== Prompt ==
Apart from the pictures, output all of the records exactly.

Collected data entries
──────────────────────────────

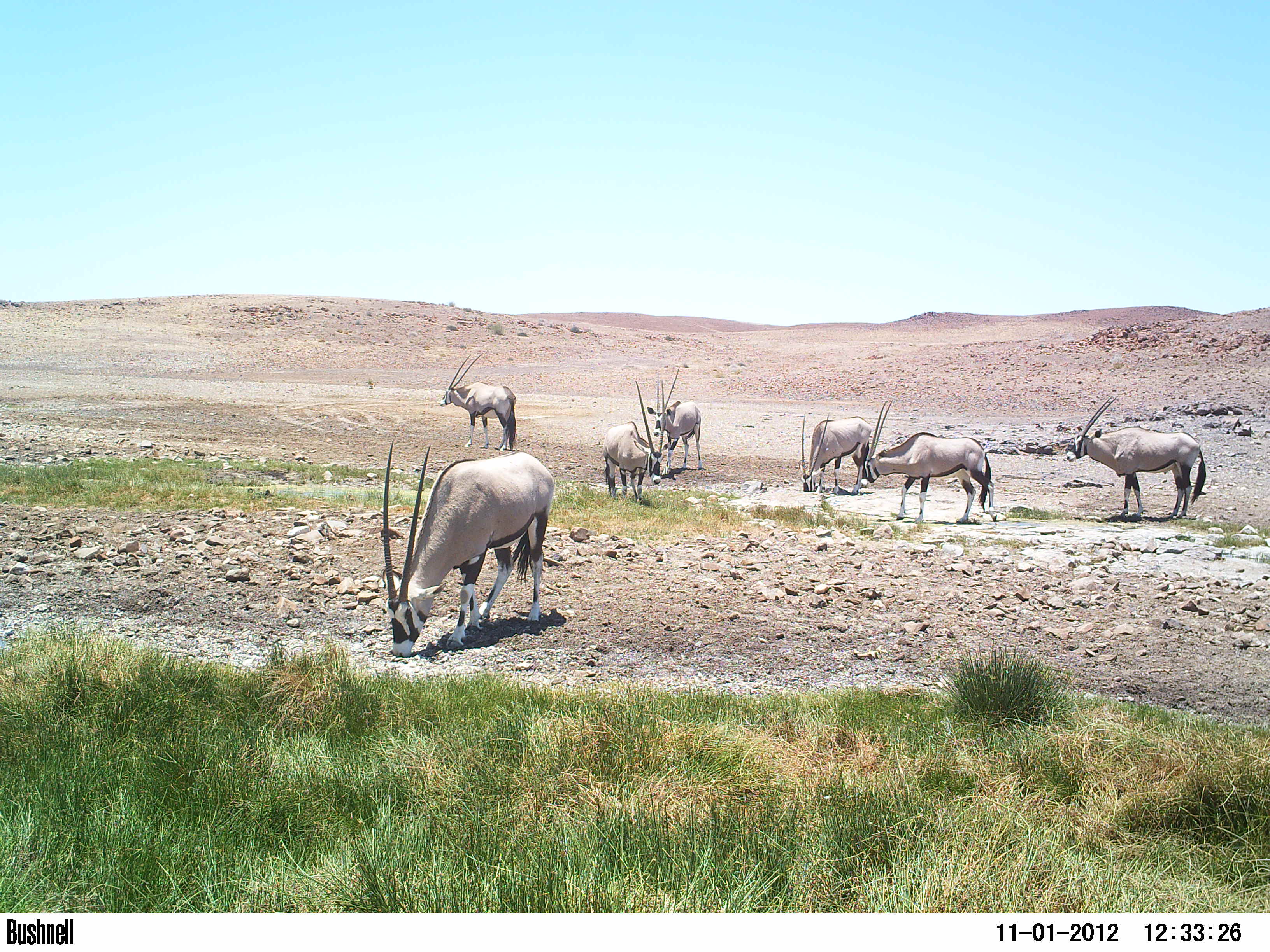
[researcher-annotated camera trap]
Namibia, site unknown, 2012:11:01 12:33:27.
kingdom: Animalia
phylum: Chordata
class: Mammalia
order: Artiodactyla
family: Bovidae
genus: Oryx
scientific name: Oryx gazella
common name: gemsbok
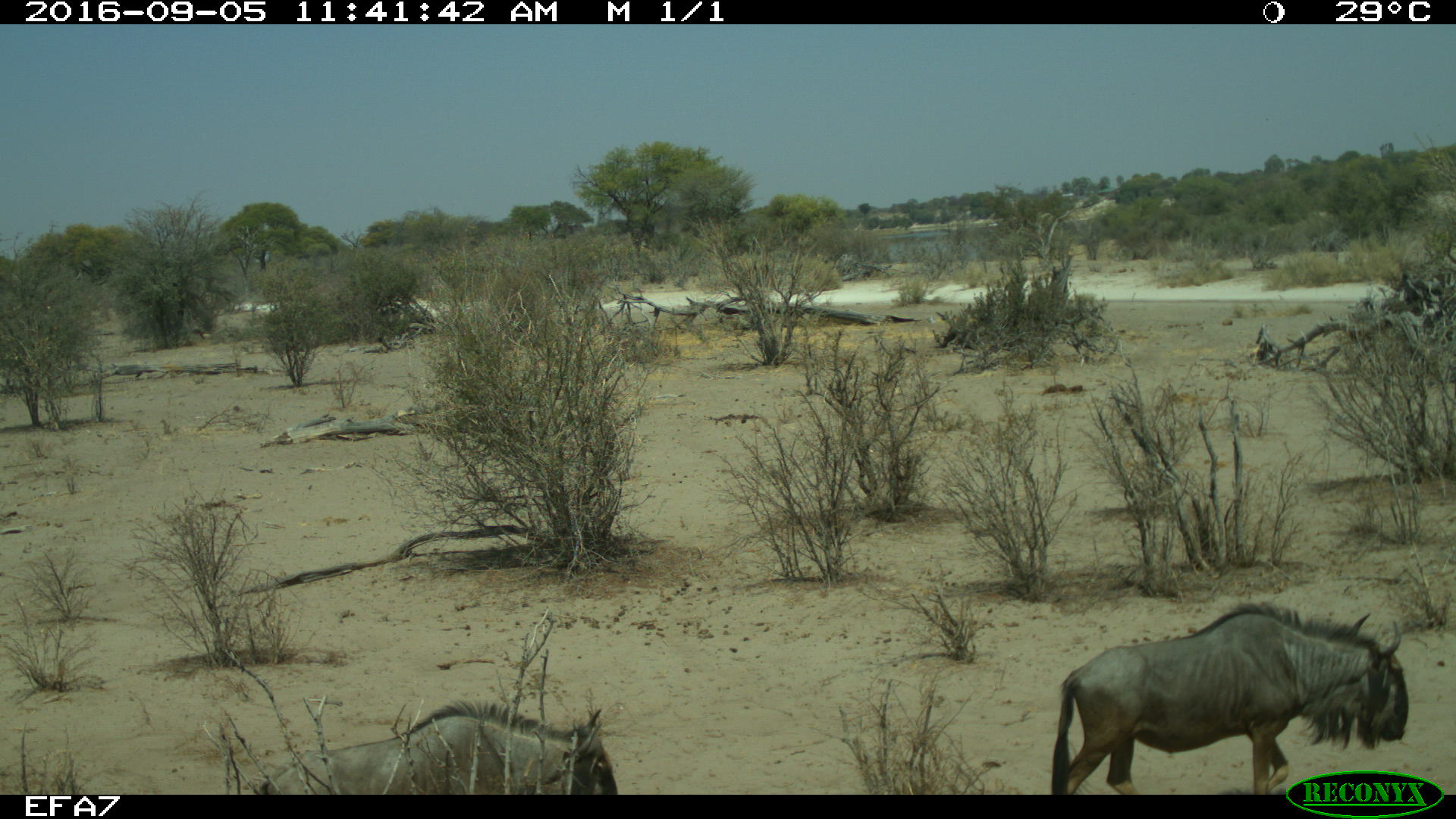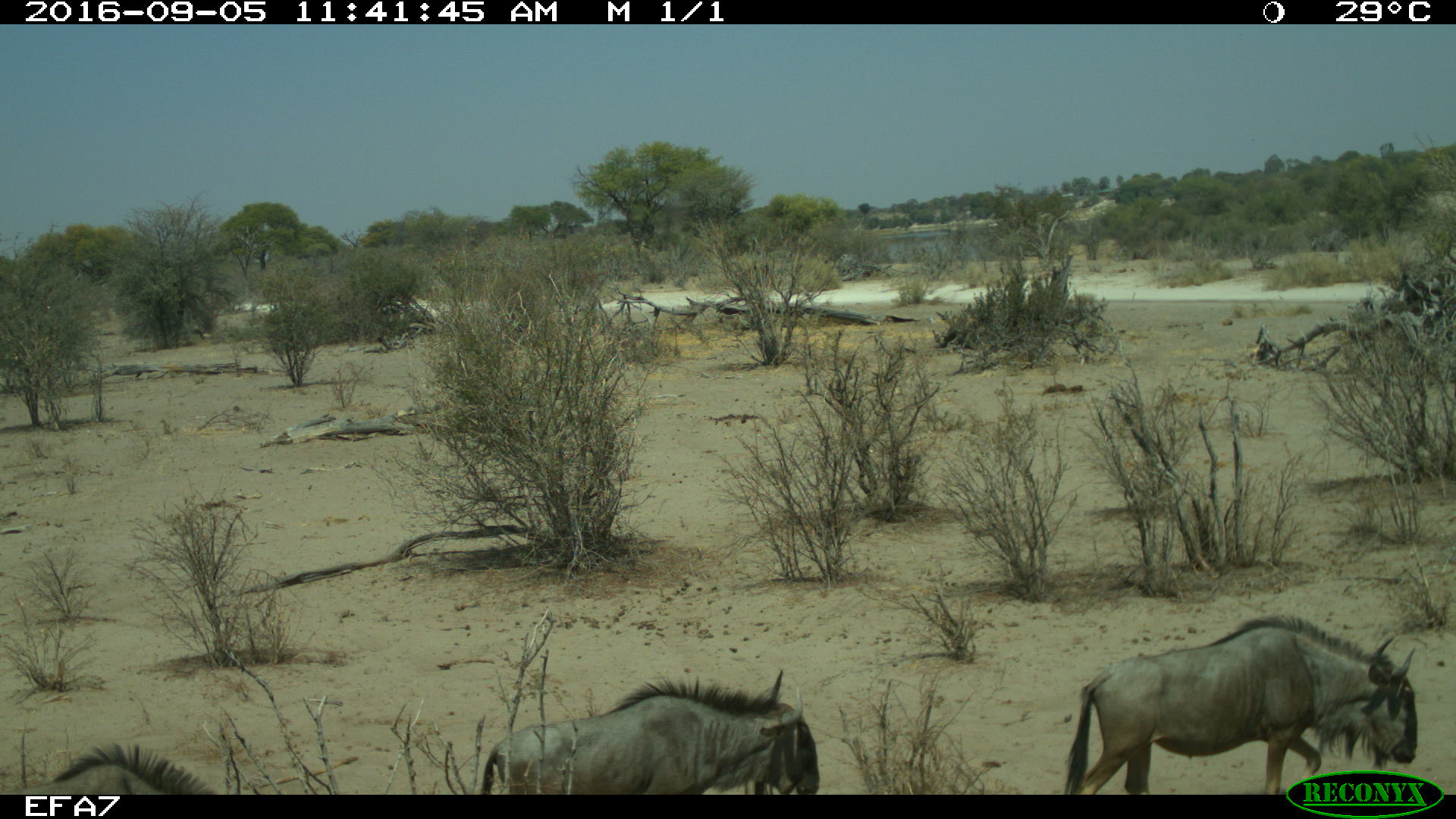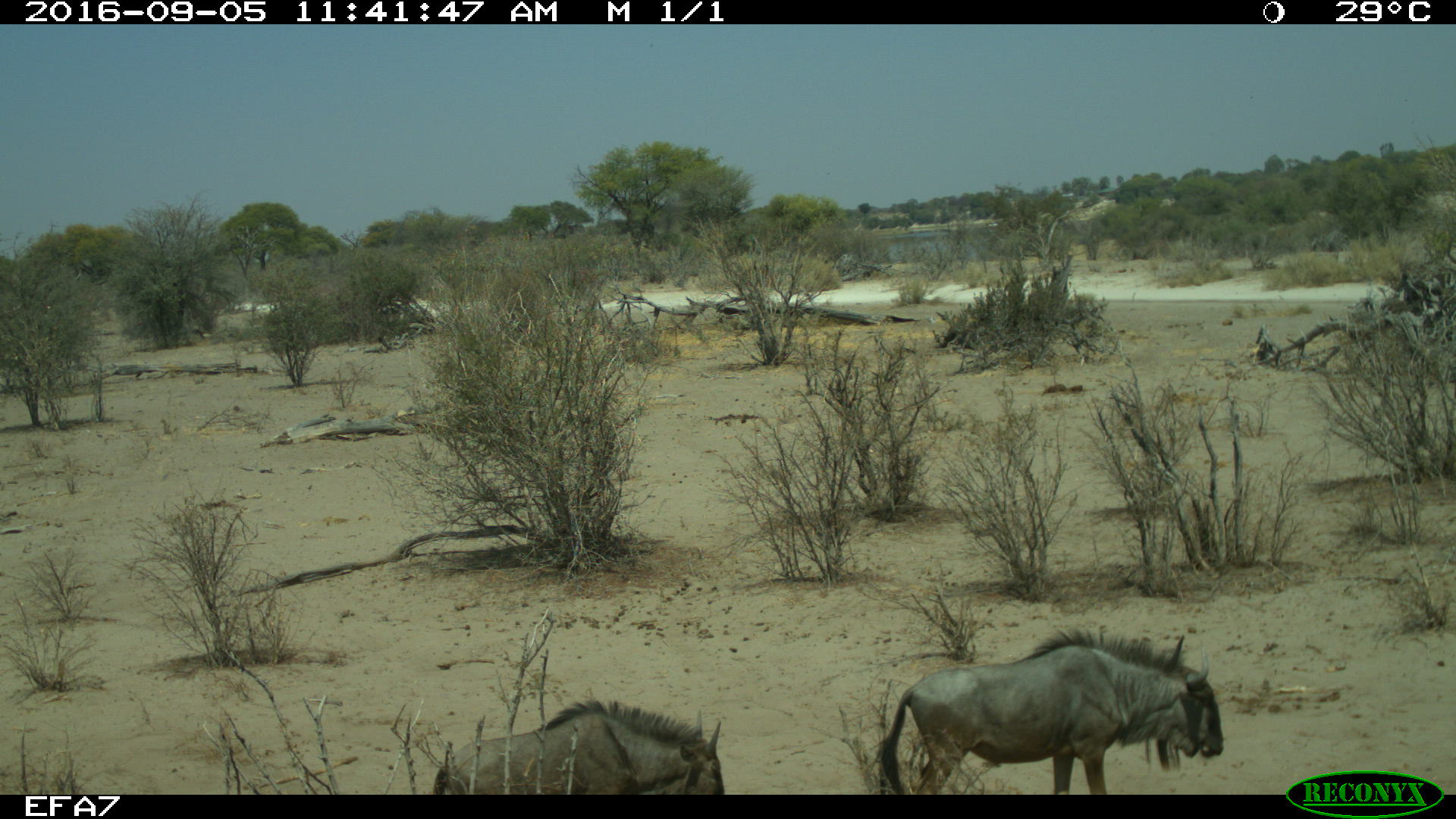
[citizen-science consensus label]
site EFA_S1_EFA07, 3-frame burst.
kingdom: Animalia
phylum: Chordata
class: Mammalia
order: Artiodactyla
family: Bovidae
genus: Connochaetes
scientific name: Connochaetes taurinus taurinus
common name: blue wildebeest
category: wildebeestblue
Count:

──────────────────────────────

== Result of this exercise ==
[researcher-annotated camera trap]
Namibia, site unknown, 2012:11:01 12:33:27.
kingdom: Animalia
phylum: Chordata
class: Mammalia
order: Artiodactyla
family: Bovidae
genus: Oryx
scientific name: Oryx gazella
common name: gemsbok
[citizen-science consensus label]
site EFA_S1_EFA07, 3-frame burst.
kingdom: Animalia
phylum: Chordata
class: Mammalia
order: Artiodactyla
family: Bovidae
genus: Connochaetes
scientific name: Connochaetes taurinus taurinus
common name: blue wildebeest
category: wildebeestblue
Count:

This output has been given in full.